## Challenge
Could you output the text of each item below exactly as it appears, leaving the pictures out?

----- Data provided -----

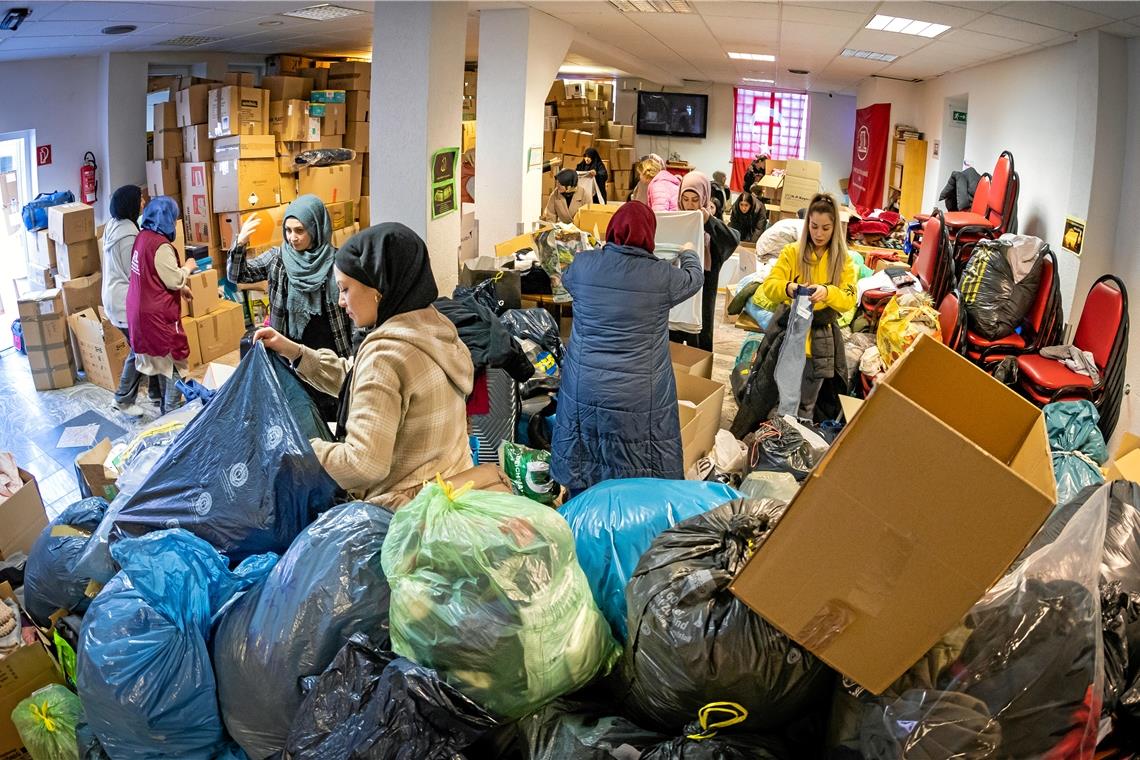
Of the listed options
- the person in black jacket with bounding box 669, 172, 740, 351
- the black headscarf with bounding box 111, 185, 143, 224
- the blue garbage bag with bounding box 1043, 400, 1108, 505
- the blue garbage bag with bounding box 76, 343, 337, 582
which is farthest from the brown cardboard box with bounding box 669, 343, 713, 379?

-----

## Exercise solution
Of the listed options
- the person in black jacket with bounding box 669, 172, 740, 351
- the black headscarf with bounding box 111, 185, 143, 224
- the blue garbage bag with bounding box 1043, 400, 1108, 505
- the blue garbage bag with bounding box 76, 343, 337, 582
which is farthest from the brown cardboard box with bounding box 669, 343, 713, 379?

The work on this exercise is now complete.